La ley nacional prohíbe vender o cambiar el uso de tierras incendiadas por hasta 60 años, limitando el supuesto incentivo económico. Aunque la quema intencional es un delito, las causas de cada foco son complejas y requieren peritaje, no generalizaciones.
En las últimas semanas, distintos focos de incendio han afectado zonas del sur argentino. Como ocurre cada vez que el fuego avanza sobre áreas rurales o forestales, reaparecen versiones que atribuyen los incendios a supuestas quemas deliberadas con el objetivo de vender luego esas tierras a privados. Sin embargo, el marco legal vigente y la información disponible obligan a poner esas afirmaciones en contexto.
En Argentina, la posibilidad de vender tierras incendiadas está expresamente limitada por ley. La Ley Nacional 27.604, sancionada en 2020, establece que los terrenos afectados por incendios no pueden modificar su uso ni ser enajenados durante períodos que van de 30 a 60 años, según se trate de bosques nativos o áreas protegidas. La norma fue incorporada como complemento de la Ley de Manejo del Fuego y rige en todo el territorio nacional.
El texto legal es claro: cuando un incendio afecta un área, no puede cambiarse el destino del suelo, justamente para evitar incentivos económicos asociados a la destrucción intencional del ambiente. En términos prácticos, esto significa que la venta, urbanización o explotación inmobiliaria de tierras quemadas queda bloqueada por décadas.
Además del marco legal, las investigaciones sobre el origen de los incendios suelen mostrar escenarios más complejos que una única causa.
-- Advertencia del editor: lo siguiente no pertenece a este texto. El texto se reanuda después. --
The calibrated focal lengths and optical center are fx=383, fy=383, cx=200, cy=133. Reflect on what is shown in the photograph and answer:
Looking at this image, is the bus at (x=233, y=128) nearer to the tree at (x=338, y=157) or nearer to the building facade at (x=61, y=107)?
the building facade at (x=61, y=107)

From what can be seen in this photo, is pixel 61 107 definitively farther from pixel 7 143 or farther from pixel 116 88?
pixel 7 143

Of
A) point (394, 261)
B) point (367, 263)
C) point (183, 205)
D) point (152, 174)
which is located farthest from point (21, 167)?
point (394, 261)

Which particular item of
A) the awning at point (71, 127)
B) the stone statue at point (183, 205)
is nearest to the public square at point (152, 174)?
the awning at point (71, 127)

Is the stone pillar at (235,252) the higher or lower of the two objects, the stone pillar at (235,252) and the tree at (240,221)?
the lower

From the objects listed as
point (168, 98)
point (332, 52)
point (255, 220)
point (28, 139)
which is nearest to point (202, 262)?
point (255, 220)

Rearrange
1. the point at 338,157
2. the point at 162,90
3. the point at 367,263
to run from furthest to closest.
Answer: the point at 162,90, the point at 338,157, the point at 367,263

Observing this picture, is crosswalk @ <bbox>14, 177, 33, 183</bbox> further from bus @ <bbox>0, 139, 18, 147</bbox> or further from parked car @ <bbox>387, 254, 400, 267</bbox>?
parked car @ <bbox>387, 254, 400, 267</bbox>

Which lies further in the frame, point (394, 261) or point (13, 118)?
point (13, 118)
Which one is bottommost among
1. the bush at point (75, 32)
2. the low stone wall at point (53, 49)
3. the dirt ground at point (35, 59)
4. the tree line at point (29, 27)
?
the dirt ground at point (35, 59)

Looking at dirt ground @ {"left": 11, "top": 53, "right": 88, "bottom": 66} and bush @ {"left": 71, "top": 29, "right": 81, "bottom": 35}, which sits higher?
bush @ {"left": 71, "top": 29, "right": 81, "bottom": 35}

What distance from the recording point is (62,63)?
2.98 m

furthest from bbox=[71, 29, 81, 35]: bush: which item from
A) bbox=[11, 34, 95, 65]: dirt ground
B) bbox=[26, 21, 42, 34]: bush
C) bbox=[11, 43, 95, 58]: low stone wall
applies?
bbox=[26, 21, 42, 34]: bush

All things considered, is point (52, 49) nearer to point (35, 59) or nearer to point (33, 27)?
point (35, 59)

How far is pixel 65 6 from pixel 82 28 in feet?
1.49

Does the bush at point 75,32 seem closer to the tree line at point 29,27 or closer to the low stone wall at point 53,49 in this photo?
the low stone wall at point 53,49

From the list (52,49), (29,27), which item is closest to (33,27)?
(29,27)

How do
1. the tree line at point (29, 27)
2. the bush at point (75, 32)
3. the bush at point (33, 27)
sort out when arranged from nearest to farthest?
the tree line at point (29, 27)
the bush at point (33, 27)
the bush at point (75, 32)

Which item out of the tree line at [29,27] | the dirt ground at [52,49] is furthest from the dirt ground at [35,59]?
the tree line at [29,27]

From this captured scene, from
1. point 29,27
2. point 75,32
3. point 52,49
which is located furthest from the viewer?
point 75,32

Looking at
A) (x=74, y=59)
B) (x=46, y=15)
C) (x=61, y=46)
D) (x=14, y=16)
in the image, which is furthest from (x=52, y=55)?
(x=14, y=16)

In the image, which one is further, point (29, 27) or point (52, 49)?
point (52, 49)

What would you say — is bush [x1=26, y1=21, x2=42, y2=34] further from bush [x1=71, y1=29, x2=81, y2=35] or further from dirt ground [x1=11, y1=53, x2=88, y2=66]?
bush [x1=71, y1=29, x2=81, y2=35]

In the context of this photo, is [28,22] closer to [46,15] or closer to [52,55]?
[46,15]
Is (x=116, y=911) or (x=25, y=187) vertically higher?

Fuentes técnicas vinculadas al manejo del fuego y a organismos ambientales explican que los focos pueden originarse tanto por acción humana —negligencia, imprudencia o intencionalidad— como por fenómenos naturales, entre ellos tormentas eléctricas secas, habituales en determinadas épocas del año en regiones patagónicas.
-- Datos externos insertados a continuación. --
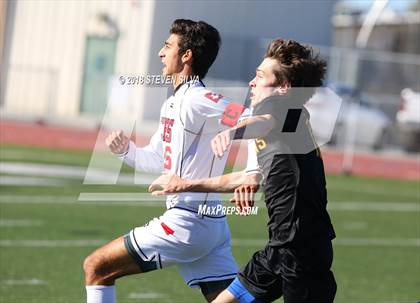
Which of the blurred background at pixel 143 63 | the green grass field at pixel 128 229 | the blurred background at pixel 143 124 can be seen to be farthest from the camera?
the blurred background at pixel 143 63

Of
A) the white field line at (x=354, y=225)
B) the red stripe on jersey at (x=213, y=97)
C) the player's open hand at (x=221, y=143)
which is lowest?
the white field line at (x=354, y=225)

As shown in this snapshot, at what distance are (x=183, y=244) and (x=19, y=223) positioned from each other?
699cm

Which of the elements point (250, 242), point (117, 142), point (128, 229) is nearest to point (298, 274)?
point (117, 142)

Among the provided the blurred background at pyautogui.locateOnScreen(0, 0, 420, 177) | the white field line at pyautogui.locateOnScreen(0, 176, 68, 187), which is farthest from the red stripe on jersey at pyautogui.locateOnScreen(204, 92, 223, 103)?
the blurred background at pyautogui.locateOnScreen(0, 0, 420, 177)

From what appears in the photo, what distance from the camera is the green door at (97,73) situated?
2983 cm

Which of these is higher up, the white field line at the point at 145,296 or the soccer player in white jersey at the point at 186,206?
the soccer player in white jersey at the point at 186,206

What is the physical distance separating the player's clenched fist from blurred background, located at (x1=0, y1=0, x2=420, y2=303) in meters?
1.71

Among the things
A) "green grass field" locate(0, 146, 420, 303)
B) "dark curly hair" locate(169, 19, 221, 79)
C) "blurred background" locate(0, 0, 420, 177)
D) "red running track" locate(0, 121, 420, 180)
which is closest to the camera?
"dark curly hair" locate(169, 19, 221, 79)

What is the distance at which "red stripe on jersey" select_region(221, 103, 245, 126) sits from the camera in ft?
18.5

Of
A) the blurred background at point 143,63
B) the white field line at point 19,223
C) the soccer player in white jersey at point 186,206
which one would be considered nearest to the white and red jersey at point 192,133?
the soccer player in white jersey at point 186,206

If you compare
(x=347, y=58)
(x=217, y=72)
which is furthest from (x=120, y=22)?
(x=347, y=58)

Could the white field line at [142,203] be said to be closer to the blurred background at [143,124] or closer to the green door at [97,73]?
the blurred background at [143,124]

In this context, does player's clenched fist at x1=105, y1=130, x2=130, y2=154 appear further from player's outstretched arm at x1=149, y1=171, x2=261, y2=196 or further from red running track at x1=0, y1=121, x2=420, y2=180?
red running track at x1=0, y1=121, x2=420, y2=180

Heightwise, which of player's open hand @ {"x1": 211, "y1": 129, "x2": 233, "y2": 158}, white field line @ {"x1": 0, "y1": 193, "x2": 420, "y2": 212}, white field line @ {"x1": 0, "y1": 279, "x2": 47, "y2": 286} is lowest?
white field line @ {"x1": 0, "y1": 193, "x2": 420, "y2": 212}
Hasta el momento, en muchos de los incendios recientes no existen peritajes concluidos que permitan afirmar de manera generalizada que se trate de quemas deliberadas con fines comerciales. Cada foco tiene su propia investigación y su propio contexto, y las conclusiones requieren tiempo, análisis técnico y pruebas judiciales.
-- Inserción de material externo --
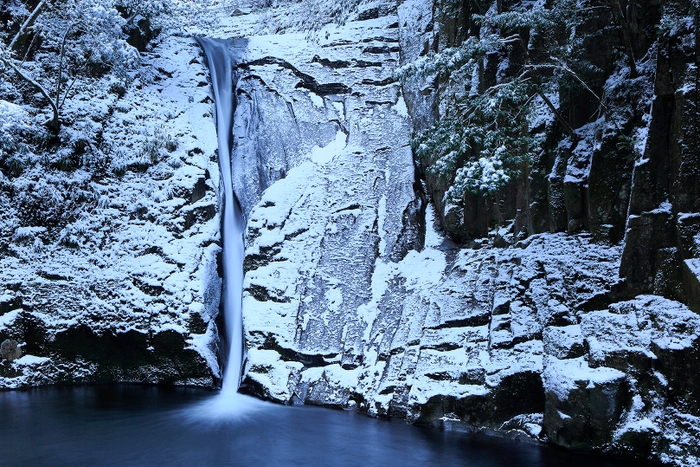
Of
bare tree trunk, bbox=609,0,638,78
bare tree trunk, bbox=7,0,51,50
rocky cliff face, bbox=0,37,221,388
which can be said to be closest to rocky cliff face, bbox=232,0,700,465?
bare tree trunk, bbox=609,0,638,78

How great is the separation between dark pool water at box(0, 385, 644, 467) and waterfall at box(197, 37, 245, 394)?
1.46 m

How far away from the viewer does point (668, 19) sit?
8.83 m

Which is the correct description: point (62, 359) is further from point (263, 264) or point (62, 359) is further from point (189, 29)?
point (189, 29)

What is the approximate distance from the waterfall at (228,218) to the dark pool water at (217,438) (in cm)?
146

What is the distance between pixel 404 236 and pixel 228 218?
4805 mm

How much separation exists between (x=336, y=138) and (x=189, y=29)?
9203mm

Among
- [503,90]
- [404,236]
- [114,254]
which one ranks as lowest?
[114,254]

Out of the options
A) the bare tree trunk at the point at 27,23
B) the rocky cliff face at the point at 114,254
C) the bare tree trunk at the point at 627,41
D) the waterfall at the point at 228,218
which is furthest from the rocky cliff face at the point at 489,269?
the bare tree trunk at the point at 27,23

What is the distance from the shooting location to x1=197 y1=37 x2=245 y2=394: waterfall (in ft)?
42.2

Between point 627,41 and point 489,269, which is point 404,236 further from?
point 627,41

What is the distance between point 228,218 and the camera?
49.2 feet

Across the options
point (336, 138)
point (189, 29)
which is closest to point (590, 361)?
point (336, 138)

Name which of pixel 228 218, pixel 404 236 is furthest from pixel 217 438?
pixel 228 218

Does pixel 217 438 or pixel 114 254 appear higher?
pixel 114 254
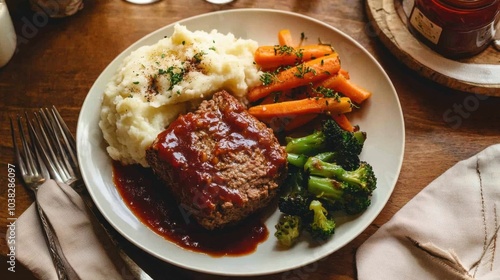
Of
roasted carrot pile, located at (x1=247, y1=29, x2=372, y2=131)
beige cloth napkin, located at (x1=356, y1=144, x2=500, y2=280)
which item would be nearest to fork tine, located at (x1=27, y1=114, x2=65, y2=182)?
roasted carrot pile, located at (x1=247, y1=29, x2=372, y2=131)

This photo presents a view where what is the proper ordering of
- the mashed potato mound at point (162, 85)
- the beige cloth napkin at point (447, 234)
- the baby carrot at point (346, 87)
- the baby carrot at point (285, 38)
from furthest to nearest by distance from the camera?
the baby carrot at point (285, 38) → the baby carrot at point (346, 87) → the mashed potato mound at point (162, 85) → the beige cloth napkin at point (447, 234)

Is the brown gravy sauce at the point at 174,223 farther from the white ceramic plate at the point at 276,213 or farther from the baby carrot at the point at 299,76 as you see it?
the baby carrot at the point at 299,76

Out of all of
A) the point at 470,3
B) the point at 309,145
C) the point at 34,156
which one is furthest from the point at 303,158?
the point at 34,156

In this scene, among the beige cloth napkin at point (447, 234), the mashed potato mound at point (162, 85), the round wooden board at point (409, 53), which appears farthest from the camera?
the round wooden board at point (409, 53)

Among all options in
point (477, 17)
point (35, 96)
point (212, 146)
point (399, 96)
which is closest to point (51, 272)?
point (212, 146)

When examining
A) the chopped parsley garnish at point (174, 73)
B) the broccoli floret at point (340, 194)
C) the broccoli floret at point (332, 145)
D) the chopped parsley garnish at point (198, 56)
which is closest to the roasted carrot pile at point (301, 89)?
the broccoli floret at point (332, 145)

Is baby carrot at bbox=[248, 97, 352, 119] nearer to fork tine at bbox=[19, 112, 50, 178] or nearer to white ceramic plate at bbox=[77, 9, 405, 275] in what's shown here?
white ceramic plate at bbox=[77, 9, 405, 275]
Esto no implica minimizar el impacto ambiental ni descartar responsabilidades penales cuando corresponda. La quema intencional es un delito y debe investigarse como tal. Pero convertir una hipótesis en certeza sin respaldo documental contribuye a la confusión y debilita el debate público.
La diferencia entre información y especulación resulta clave. La existencia de una prohibición legal explícita sobre la venta de tierras incendiadas es un dato verificable. Las causas de cada incendio, en cambio, requieren investigación caso por caso y no admiten generalizaciones automáticas.